[Stored records]
------

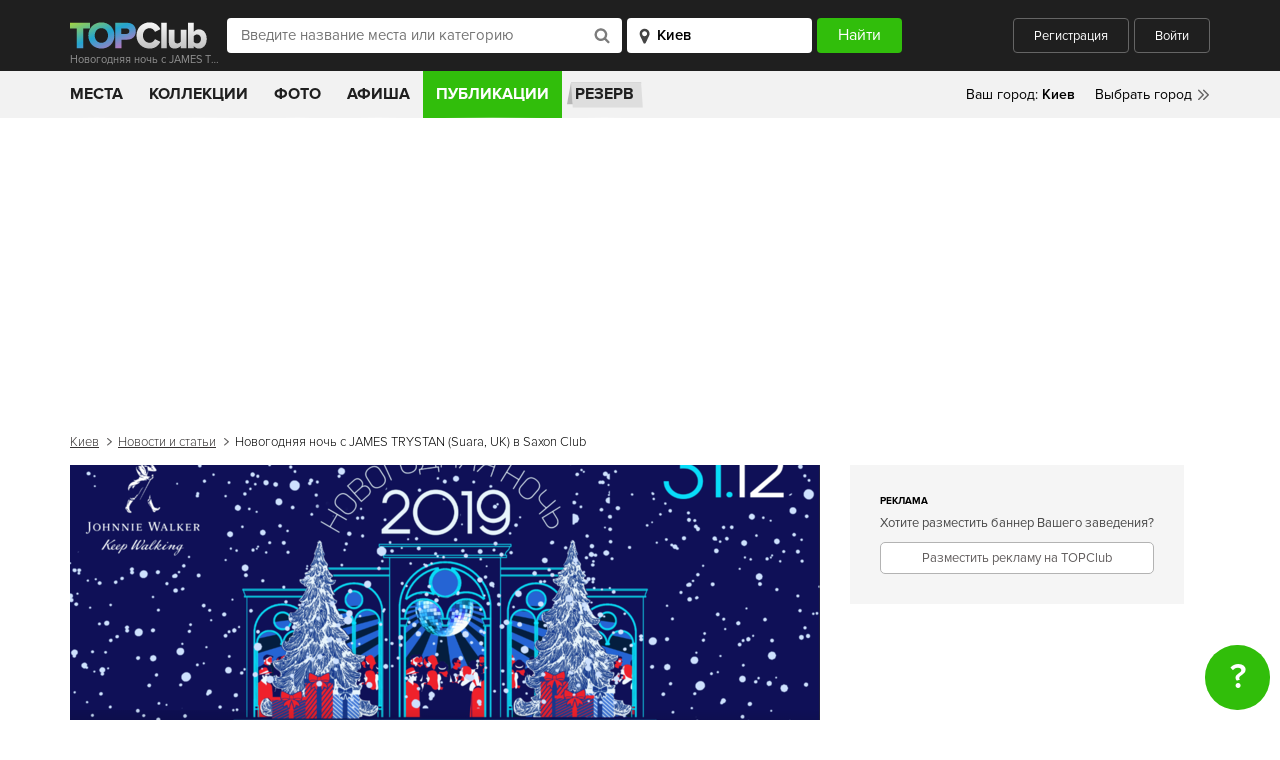

--- FILE ---
content_type: text/html; charset=utf-8
request_url: https://www.google.com/recaptcha/api2/aframe
body_size: 265
content:
<!DOCTYPE HTML><html><head><meta http-equiv="content-type" content="text/html; charset=UTF-8"></head><body><script nonce="9Hs1sXja12-IgytDtVddyg">/** Anti-fraud and anti-abuse applications only. See google.com/recaptcha */ try{var clients={'sodar':'https://pagead2.googlesyndication.com/pagead/sodar?'};window.addEventListener("message",function(a){try{if(a.source===window.parent){var b=JSON.parse(a.data);var c=clients[b['id']];if(c){var d=document.createElement('img');d.src=c+b['params']+'&rc='+(localStorage.getItem("rc::a")?sessionStorage.getItem("rc::b"):"");window.document.body.appendChild(d);sessionStorage.setItem("rc::e",parseInt(sessionStorage.getItem("rc::e")||0)+1);localStorage.setItem("rc::h",'1768860354344');}}}catch(b){}});window.parent.postMessage("_grecaptcha_ready", "*");}catch(b){}</script></body></html>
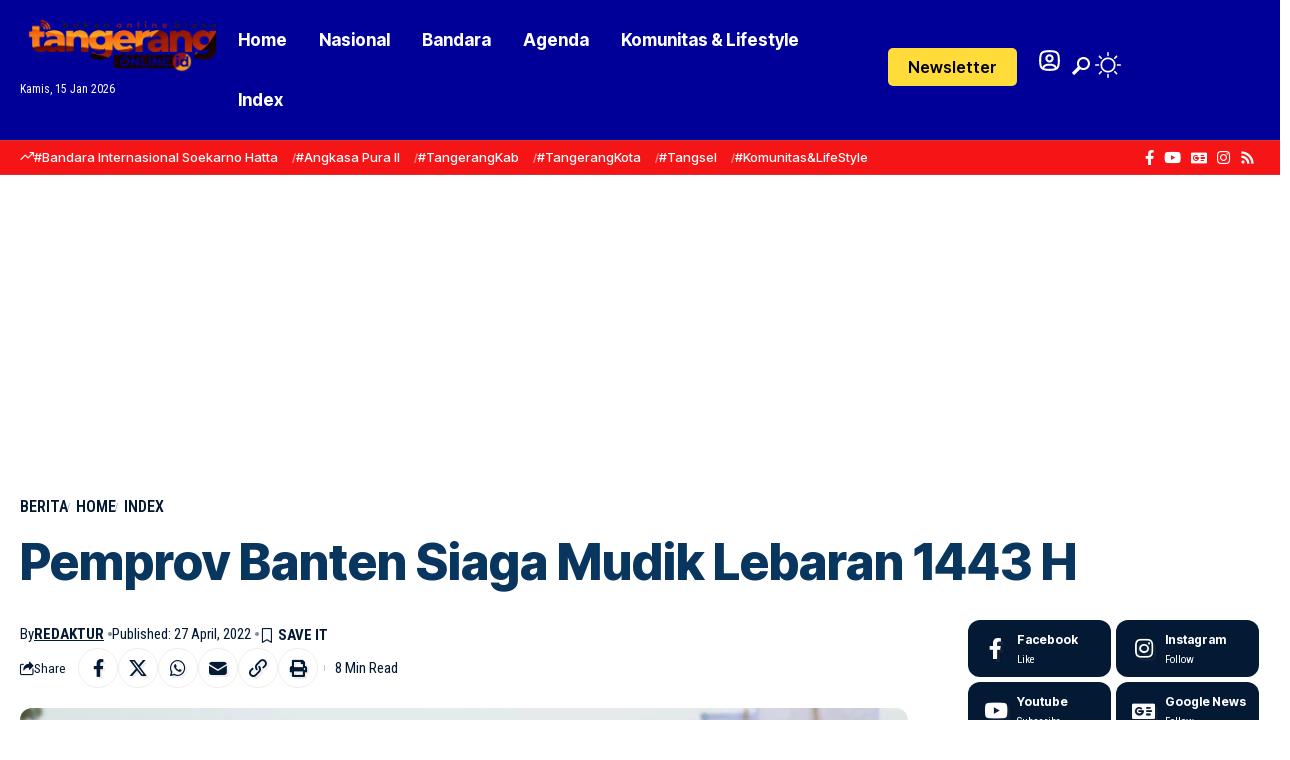

--- FILE ---
content_type: text/html; charset=utf-8
request_url: https://www.google.com/recaptcha/api2/aframe
body_size: 266
content:
<!DOCTYPE HTML><html><head><meta http-equiv="content-type" content="text/html; charset=UTF-8"></head><body><script nonce="fb1CYmnX_dFnhX5F0YOHOg">/** Anti-fraud and anti-abuse applications only. See google.com/recaptcha */ try{var clients={'sodar':'https://pagead2.googlesyndication.com/pagead/sodar?'};window.addEventListener("message",function(a){try{if(a.source===window.parent){var b=JSON.parse(a.data);var c=clients[b['id']];if(c){var d=document.createElement('img');d.src=c+b['params']+'&rc='+(localStorage.getItem("rc::a")?sessionStorage.getItem("rc::b"):"");window.document.body.appendChild(d);sessionStorage.setItem("rc::e",parseInt(sessionStorage.getItem("rc::e")||0)+1);localStorage.setItem("rc::h",'1768417374866');}}}catch(b){}});window.parent.postMessage("_grecaptcha_ready", "*");}catch(b){}</script></body></html>

--- FILE ---
content_type: image/svg+xml
request_url: https://tangerangonline.id/wp-content/uploads/2024/07/user.svg
body_size: 98
content:
<svg viewBox="0 0 24 24" fill="none" xmlns="http://www.w3.org/2000/svg">
<path d="M3 12C3 4.5885 4.5885 3 12 3C19.4115 3 21 4.5885 21 12C21 19.4115 19.4115 21 12 21C4.5885 21 3 19.4115 3 12Z" stroke="currentColor" stroke-width="2"/>
<path d="M15 10C15 11.6569 13.6569 13 12 13C10.3431 13 9 11.6569 9 10C9 8.34315 10.3431 7 12 7C13.6569 7 15 8.34315 15 10Z" stroke="currentColor" stroke-width="2"/>
<path d="M6 19C6.63819 16.6928 8.27998 16 12 16C15.72 16 17.3618 16.6425 18 18.9497" stroke="currentColor" stroke-width="2" stroke-linecap="round"/>
</svg>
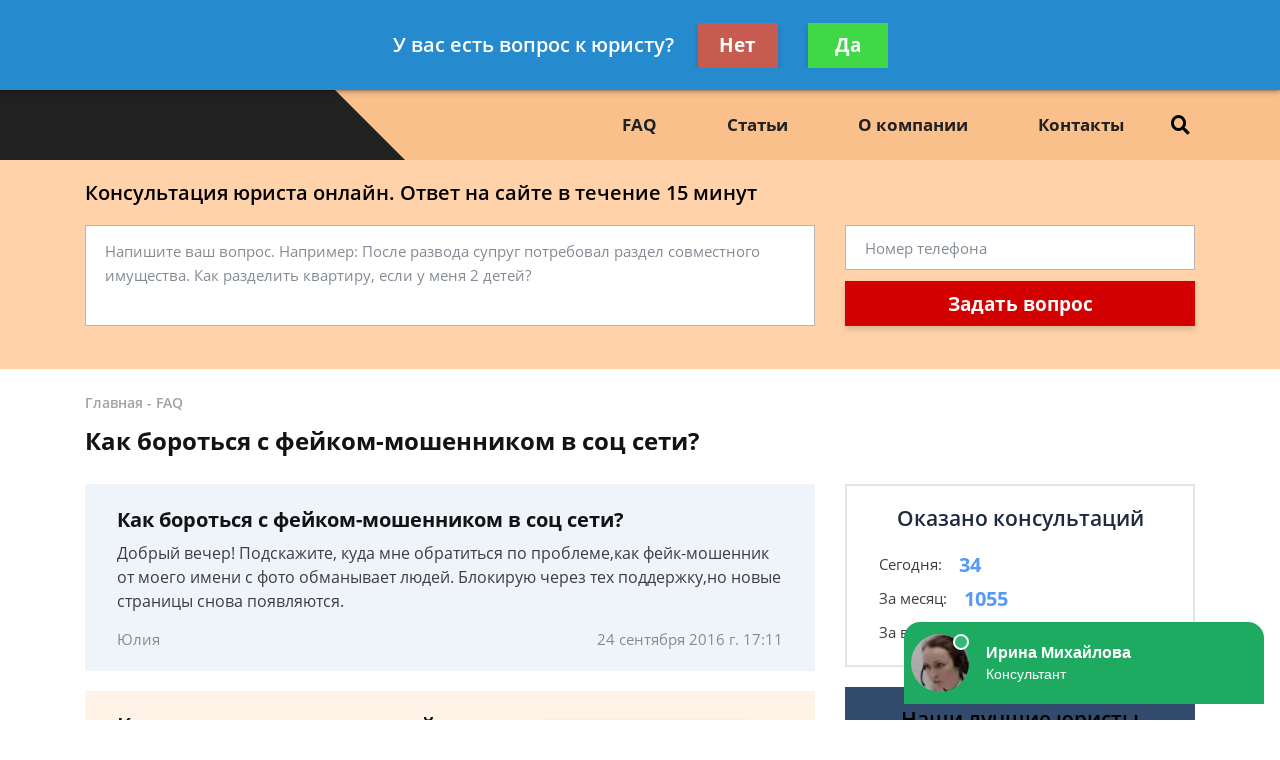

--- FILE ---
content_type: text/html; charset=utf-8
request_url: https://www.google.com/recaptcha/api2/aframe
body_size: 268
content:
<!DOCTYPE HTML><html><head><meta http-equiv="content-type" content="text/html; charset=UTF-8"></head><body><script nonce="CQAEC-kc4N1TCkOSuXdjbA">/** Anti-fraud and anti-abuse applications only. See google.com/recaptcha */ try{var clients={'sodar':'https://pagead2.googlesyndication.com/pagead/sodar?'};window.addEventListener("message",function(a){try{if(a.source===window.parent){var b=JSON.parse(a.data);var c=clients[b['id']];if(c){var d=document.createElement('img');d.src=c+b['params']+'&rc='+(localStorage.getItem("rc::a")?sessionStorage.getItem("rc::b"):"");window.document.body.appendChild(d);sessionStorage.setItem("rc::e",parseInt(sessionStorage.getItem("rc::e")||0)+1);localStorage.setItem("rc::h",'1768435052593');}}}catch(b){}});window.parent.postMessage("_grecaptcha_ready", "*");}catch(b){}</script></body></html>

--- FILE ---
content_type: text/javascript;charset=UTF-8
request_url: https://whitesaas.com/api?action=load&code=a21a14c32fe7cac690936de74ee9b474&url=https%253A%252F%252Fjuristconsul.ru%252Ffaq%252Fkak-borotsya-s-fejkom-moshennikom-v-sots-seti-besp%252F&referrer=&cookie=csrftoken%3DekXIPtQP2wr8HMH4NlQmouAs3seJidXV1qFbJvN6bBCl5q3bVvoUt4%3B%20_ga%3DGA1.2.602066503.1768435048%3B%20_gid%3DGA1.2.1925282788.1768435048%3B%20_gat%3D1%3B%20_ym_uid%3D1768435048163056559%3B%20_ym_d%3D1768435048&visit_count=0&visitorId=false&platform=Linux%20x86_64&quizId=null&callback=jsonp_callback_8549
body_size: 89
content:
jsonp_callback_8549({"Success":false,"Errors":["Несуществующий сайт"]});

------

[Try it] Retype the data above exactly, dropping every picture.

[Written solution]
--- FILE ---
content_type: text/html; charset=utf-8
request_url: https://www.google.com/recaptcha/api2/aframe
body_size: 265
content:
<!DOCTYPE HTML><html><head><meta http-equiv="content-type" content="text/html; charset=UTF-8"></head><body><script nonce="9Hs1sXja12-IgytDtVddyg">/** Anti-fraud and anti-abuse applications only. See google.com/recaptcha */ try{var clients={'sodar':'https://pagead2.googlesyndication.com/pagead/sodar?'};window.addEventListener("message",function(a){try{if(a.source===window.parent){var b=JSON.parse(a.data);var c=clients[b['id']];if(c){var d=document.createElement('img');d.src=c+b['params']+'&rc='+(localStorage.getItem("rc::a")?sessionStorage.getItem("rc::b"):"");window.document.body.appendChild(d);sessionStorage.setItem("rc::e",parseInt(sessionStorage.getItem("rc::e")||0)+1);localStorage.setItem("rc::h",'1768860354344');}}}catch(b){}});window.parent.postMessage("_grecaptcha_ready", "*");}catch(b){}</script></body></html>

--- FILE ---
content_type: text/html; charset=utf-8
request_url: https://www.google.com/recaptcha/api2/aframe
body_size: 266
content:
<!DOCTYPE HTML><html><head><meta http-equiv="content-type" content="text/html; charset=UTF-8"></head><body><script nonce="fb1CYmnX_dFnhX5F0YOHOg">/** Anti-fraud and anti-abuse applications only. See google.com/recaptcha */ try{var clients={'sodar':'https://pagead2.googlesyndication.com/pagead/sodar?'};window.addEventListener("message",function(a){try{if(a.source===window.parent){var b=JSON.parse(a.data);var c=clients[b['id']];if(c){var d=document.createElement('img');d.src=c+b['params']+'&rc='+(localStorage.getItem("rc::a")?sessionStorage.getItem("rc::b"):"");window.document.body.appendChild(d);sessionStorage.setItem("rc::e",parseInt(sessionStorage.getItem("rc::e")||0)+1);localStorage.setItem("rc::h",'1768417374866');}}}catch(b){}});window.parent.postMessage("_grecaptcha_ready", "*");}catch(b){}</script></body></html>

--- FILE ---
content_type: image/svg+xml
request_url: https://tangerangonline.id/wp-content/uploads/2024/07/user.svg
body_size: 98
content:
<svg viewBox="0 0 24 24" fill="none" xmlns="http://www.w3.org/2000/svg">
<path d="M3 12C3 4.5885 4.5885 3 12 3C19.4115 3 21 4.5885 21 12C21 19.4115 19.4115 21 12 21C4.5885 21 3 19.4115 3 12Z" stroke="currentColor" stroke-width="2"/>
<path d="M15 10C15 11.6569 13.6569 13 12 13C10.3431 13 9 11.6569 9 10C9 8.34315 10.3431 7 12 7C13.6569 7 15 8.34315 15 10Z" stroke="currentColor" stroke-width="2"/>
<path d="M6 19C6.63819 16.6928 8.27998 16 12 16C15.72 16 17.3618 16.6425 18 18.9497" stroke="currentColor" stroke-width="2" stroke-linecap="round"/>
</svg>

--- FILE ---
content_type: text/html; charset=utf-8
request_url: https://www.google.com/recaptcha/api2/aframe
body_size: 268
content:
<!DOCTYPE HTML><html><head><meta http-equiv="content-type" content="text/html; charset=UTF-8"></head><body><script nonce="CQAEC-kc4N1TCkOSuXdjbA">/** Anti-fraud and anti-abuse applications only. See google.com/recaptcha */ try{var clients={'sodar':'https://pagead2.googlesyndication.com/pagead/sodar?'};window.addEventListener("message",function(a){try{if(a.source===window.parent){var b=JSON.parse(a.data);var c=clients[b['id']];if(c){var d=document.createElement('img');d.src=c+b['params']+'&rc='+(localStorage.getItem("rc::a")?sessionStorage.getItem("rc::b"):"");window.document.body.appendChild(d);sessionStorage.setItem("rc::e",parseInt(sessionStorage.getItem("rc::e")||0)+1);localStorage.setItem("rc::h",'1768435052593');}}}catch(b){}});window.parent.postMessage("_grecaptcha_ready", "*");}catch(b){}</script></body></html>

--- FILE ---
content_type: text/javascript;charset=UTF-8
request_url: https://whitesaas.com/api?action=load&code=a21a14c32fe7cac690936de74ee9b474&url=https%253A%252F%252Fjuristconsul.ru%252Ffaq%252Fkak-borotsya-s-fejkom-moshennikom-v-sots-seti-besp%252F&referrer=&cookie=csrftoken%3DekXIPtQP2wr8HMH4NlQmouAs3seJidXV1qFbJvN6bBCl5q3bVvoUt4%3B%20_ga%3DGA1.2.602066503.1768435048%3B%20_gid%3DGA1.2.1925282788.1768435048%3B%20_gat%3D1%3B%20_ym_uid%3D1768435048163056559%3B%20_ym_d%3D1768435048&visit_count=0&visitorId=false&platform=Linux%20x86_64&quizId=null&callback=jsonp_callback_8549
body_size: 89
content:
jsonp_callback_8549({"Success":false,"Errors":["Несуществующий сайт"]});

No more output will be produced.